**Set task:**
Return exactly the span of lines that opens with the line containing "Which is farthest from (x=100, y=70)" and closes with the last line of the data, inclusive.

Stored data entries:
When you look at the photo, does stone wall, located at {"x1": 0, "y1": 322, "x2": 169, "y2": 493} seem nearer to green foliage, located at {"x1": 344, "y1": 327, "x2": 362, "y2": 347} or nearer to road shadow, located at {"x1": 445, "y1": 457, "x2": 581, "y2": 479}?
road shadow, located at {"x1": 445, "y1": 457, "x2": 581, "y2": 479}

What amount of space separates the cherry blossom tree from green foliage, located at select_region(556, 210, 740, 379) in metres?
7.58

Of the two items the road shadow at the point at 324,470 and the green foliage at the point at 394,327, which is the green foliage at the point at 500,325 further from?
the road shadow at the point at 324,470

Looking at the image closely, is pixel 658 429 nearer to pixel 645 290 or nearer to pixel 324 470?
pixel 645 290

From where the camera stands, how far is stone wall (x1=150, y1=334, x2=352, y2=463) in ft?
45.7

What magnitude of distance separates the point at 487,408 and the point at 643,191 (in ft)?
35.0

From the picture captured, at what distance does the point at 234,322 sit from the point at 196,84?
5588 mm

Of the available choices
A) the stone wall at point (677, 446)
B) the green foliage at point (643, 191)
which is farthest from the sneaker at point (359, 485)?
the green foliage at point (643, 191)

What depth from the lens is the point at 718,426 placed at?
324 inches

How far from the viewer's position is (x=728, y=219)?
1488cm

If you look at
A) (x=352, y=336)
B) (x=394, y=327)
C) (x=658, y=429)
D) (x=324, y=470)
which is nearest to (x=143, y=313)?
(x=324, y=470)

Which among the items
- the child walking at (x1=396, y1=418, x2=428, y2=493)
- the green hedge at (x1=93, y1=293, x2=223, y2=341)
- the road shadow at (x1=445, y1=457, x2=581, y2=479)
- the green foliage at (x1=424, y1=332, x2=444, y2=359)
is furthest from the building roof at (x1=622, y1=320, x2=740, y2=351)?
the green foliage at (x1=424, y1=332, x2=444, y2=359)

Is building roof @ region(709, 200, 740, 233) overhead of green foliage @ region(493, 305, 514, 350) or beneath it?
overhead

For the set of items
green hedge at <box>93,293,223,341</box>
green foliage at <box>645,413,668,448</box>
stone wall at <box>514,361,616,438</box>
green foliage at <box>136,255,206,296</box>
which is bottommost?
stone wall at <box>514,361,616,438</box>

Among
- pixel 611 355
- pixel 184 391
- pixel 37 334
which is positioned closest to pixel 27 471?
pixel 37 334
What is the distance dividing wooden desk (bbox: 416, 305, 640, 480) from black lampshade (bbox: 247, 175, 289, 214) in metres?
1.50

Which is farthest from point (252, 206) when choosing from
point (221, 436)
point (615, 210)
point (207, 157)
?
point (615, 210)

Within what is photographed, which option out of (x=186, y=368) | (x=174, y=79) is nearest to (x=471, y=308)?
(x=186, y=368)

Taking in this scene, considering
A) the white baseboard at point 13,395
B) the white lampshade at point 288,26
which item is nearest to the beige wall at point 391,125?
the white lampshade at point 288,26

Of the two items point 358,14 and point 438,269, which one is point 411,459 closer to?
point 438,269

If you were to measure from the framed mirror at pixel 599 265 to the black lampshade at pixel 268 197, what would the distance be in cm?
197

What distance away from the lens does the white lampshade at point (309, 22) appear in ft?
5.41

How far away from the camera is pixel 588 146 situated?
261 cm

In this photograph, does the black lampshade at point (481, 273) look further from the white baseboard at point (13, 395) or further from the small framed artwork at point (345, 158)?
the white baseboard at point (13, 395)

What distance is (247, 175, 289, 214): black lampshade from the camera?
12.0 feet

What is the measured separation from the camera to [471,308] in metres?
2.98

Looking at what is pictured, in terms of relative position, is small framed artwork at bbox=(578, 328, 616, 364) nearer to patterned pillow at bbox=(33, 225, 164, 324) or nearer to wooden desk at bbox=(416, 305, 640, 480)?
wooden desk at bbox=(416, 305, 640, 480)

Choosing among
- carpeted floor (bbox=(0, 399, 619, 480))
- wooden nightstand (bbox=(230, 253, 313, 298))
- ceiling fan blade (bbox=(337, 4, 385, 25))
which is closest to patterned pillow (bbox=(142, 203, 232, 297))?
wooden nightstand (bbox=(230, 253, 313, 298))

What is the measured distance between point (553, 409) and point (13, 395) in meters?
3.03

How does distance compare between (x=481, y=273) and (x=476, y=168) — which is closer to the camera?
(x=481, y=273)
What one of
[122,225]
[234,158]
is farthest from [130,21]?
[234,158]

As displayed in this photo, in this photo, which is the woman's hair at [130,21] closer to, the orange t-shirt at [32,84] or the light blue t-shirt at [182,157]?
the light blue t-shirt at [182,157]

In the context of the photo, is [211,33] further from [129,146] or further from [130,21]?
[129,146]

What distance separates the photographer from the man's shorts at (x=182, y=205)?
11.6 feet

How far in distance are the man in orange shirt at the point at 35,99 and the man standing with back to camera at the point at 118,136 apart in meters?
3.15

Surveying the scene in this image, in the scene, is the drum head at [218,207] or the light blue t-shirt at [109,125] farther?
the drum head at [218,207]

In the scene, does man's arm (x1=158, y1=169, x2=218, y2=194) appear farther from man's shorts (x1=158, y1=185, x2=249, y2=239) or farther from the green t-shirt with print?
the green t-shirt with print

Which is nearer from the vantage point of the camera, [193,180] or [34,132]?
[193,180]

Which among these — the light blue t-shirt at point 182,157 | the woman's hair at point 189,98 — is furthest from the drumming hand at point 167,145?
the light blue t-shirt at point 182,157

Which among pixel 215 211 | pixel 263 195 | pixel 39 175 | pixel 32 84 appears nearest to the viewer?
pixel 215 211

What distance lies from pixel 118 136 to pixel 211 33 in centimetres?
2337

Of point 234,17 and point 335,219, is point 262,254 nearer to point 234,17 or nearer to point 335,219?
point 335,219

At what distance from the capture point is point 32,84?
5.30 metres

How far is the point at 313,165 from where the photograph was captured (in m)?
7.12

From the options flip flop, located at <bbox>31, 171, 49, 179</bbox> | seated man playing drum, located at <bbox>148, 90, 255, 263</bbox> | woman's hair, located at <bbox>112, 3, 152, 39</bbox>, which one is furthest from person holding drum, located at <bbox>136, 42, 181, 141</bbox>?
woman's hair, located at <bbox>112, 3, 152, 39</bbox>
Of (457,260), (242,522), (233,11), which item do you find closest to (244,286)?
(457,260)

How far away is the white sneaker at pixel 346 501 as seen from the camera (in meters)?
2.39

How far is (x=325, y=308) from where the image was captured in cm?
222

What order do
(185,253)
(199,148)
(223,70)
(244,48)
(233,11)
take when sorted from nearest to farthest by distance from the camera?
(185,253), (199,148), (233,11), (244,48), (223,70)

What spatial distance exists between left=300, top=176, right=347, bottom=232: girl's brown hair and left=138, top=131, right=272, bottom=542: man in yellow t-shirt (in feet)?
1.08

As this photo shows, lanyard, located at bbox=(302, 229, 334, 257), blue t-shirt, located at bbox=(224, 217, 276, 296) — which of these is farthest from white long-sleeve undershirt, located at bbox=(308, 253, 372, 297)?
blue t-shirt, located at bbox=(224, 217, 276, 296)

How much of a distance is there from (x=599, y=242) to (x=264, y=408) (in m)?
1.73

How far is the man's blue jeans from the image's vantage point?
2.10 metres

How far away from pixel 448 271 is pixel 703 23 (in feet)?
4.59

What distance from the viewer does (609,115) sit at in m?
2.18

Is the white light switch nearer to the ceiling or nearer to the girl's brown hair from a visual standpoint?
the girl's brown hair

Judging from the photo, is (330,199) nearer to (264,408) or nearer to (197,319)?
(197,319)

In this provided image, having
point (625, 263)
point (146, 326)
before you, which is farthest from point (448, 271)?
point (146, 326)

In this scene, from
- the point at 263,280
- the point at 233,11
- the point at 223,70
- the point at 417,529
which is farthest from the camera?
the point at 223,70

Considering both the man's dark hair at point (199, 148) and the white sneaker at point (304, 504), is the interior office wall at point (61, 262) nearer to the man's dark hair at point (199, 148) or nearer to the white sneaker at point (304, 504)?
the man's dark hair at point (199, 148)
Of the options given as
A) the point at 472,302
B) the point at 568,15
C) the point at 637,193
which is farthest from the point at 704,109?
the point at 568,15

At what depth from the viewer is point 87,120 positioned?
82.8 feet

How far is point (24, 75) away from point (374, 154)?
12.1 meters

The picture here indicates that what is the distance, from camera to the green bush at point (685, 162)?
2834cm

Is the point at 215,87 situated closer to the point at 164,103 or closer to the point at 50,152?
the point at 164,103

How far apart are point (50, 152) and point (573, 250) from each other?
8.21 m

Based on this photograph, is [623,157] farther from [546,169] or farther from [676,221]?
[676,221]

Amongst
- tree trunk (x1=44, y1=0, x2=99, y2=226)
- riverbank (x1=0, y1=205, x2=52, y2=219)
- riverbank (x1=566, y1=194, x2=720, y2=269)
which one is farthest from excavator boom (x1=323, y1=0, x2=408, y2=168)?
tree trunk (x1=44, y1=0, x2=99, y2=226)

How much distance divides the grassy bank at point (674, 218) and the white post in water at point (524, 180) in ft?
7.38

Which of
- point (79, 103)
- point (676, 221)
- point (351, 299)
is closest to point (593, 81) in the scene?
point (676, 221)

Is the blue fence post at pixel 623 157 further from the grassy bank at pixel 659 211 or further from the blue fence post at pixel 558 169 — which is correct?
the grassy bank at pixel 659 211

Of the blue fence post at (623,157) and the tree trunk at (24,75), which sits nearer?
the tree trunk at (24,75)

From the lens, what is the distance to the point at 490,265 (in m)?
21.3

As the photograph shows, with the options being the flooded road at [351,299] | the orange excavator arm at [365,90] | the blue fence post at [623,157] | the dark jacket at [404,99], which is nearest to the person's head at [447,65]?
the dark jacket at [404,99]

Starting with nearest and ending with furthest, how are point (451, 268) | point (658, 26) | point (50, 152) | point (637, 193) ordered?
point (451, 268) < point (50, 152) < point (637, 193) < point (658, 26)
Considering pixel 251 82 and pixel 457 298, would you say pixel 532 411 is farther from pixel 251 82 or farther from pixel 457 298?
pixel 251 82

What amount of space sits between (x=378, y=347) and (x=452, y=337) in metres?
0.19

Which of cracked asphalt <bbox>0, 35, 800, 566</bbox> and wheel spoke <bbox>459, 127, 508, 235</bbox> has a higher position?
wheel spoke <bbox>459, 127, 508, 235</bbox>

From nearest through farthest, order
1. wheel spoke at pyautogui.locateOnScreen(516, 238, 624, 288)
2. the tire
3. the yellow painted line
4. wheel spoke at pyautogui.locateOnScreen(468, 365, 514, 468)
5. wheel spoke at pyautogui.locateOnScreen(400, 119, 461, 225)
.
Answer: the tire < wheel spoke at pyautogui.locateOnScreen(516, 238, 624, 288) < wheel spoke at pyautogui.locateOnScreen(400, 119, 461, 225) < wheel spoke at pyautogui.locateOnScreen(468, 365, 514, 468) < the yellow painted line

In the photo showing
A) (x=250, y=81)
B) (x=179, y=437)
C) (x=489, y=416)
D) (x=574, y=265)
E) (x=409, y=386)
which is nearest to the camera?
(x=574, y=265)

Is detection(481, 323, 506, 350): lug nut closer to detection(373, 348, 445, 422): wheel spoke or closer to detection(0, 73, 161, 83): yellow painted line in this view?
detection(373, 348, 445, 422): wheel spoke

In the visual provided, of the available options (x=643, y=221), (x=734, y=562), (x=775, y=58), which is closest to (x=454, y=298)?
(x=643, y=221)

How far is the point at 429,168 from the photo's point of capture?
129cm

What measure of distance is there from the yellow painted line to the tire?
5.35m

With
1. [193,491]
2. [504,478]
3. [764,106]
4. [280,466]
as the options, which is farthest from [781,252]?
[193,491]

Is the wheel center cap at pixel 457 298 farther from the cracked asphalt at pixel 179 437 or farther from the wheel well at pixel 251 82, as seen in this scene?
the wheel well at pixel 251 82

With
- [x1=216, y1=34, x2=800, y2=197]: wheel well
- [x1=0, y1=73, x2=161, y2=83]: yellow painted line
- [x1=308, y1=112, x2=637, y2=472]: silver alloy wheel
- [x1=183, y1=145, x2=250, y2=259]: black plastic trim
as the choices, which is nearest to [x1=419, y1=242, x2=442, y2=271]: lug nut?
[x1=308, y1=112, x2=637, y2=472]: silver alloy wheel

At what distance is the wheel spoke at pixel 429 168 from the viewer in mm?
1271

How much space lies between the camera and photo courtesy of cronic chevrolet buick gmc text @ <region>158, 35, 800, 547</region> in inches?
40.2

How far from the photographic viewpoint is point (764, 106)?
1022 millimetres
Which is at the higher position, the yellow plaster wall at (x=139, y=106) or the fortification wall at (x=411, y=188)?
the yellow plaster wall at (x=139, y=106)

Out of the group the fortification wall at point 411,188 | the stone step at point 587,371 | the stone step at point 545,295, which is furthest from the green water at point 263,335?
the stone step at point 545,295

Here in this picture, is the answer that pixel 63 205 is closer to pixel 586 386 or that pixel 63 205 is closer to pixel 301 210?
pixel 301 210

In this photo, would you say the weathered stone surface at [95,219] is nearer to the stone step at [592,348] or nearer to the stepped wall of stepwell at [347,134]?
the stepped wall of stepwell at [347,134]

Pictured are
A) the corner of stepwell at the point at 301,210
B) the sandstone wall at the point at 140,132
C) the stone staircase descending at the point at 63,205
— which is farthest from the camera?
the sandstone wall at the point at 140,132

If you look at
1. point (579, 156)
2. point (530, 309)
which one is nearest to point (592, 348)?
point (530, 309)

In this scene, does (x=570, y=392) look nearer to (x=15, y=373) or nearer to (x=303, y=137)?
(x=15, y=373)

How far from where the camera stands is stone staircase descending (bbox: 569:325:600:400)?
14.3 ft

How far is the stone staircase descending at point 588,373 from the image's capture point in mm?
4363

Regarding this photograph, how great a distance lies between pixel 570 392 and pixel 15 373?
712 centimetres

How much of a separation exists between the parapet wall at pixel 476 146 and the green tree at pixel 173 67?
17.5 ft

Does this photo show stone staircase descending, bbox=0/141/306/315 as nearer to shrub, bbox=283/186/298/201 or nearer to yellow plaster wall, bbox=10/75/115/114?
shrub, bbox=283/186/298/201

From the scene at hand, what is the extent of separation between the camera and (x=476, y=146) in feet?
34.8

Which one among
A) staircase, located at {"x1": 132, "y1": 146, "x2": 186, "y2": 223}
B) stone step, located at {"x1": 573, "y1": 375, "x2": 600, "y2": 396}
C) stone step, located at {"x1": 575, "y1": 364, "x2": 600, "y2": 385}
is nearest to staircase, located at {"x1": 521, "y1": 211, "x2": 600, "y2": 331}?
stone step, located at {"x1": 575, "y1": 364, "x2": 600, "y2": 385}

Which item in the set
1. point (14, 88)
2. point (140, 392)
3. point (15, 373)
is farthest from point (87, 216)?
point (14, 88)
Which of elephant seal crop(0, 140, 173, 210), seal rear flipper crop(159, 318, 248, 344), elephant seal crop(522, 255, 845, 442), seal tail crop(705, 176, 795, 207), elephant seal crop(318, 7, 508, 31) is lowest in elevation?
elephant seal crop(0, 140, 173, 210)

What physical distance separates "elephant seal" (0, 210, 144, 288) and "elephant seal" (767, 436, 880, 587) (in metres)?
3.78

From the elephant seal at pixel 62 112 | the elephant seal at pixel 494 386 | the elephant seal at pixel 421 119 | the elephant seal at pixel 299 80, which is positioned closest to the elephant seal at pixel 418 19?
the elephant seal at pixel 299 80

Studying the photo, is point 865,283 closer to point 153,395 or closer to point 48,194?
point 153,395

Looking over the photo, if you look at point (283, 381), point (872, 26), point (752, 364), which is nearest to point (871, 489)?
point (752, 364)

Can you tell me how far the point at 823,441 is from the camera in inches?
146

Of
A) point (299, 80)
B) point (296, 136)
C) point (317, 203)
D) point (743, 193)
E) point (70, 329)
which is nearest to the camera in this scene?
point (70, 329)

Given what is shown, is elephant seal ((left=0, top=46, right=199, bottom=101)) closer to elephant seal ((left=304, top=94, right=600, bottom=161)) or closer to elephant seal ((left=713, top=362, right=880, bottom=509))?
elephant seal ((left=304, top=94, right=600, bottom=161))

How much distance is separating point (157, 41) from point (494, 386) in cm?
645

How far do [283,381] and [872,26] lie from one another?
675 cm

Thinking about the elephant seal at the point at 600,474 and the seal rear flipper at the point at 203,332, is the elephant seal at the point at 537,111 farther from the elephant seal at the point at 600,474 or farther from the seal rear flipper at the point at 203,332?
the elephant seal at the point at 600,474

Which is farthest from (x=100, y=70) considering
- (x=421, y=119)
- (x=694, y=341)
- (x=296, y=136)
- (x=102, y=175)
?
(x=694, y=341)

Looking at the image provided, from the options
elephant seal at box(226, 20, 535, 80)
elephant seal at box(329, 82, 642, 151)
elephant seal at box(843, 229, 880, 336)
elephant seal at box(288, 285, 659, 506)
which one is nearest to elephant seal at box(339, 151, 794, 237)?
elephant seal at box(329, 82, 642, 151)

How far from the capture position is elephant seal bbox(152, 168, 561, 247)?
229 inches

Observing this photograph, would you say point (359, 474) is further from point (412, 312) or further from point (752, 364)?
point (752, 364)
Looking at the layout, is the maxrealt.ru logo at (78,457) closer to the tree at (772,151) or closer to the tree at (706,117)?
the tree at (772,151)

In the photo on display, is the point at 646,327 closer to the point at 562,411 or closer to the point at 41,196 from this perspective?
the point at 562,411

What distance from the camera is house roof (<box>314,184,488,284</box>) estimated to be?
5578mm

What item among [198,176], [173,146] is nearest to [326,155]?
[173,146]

**In response:**
Which is farthest from (x=100, y=70) considering
- (x=421, y=119)
- (x=694, y=341)
- (x=296, y=136)
- (x=102, y=175)
?
(x=694, y=341)

Looking at the image provided, from the options
elephant seal at box(226, 20, 535, 80)
elephant seal at box(329, 82, 642, 151)
elephant seal at box(843, 229, 880, 336)
elephant seal at box(288, 285, 659, 506)
which one is nearest to elephant seal at box(339, 151, 794, 237)?
elephant seal at box(329, 82, 642, 151)

How far from the capture position is elephant seal bbox(152, 168, 561, 247)?
229 inches

Observing this photograph, would you say point (359, 474) is further from point (412, 312) or further from point (752, 364)?
point (752, 364)
Looking at the layout, is the maxrealt.ru logo at (78,457) closer to the tree at (772,151) or closer to the tree at (706,117)?
the tree at (772,151)

In the photo on display, is the point at 646,327 closer to the point at 562,411 or closer to the point at 41,196 from this perspective?
the point at 562,411

What distance from the camera is house roof (<box>314,184,488,284</box>) estimated to be?
5578mm

What item among [198,176], [173,146] is nearest to [326,155]?
[173,146]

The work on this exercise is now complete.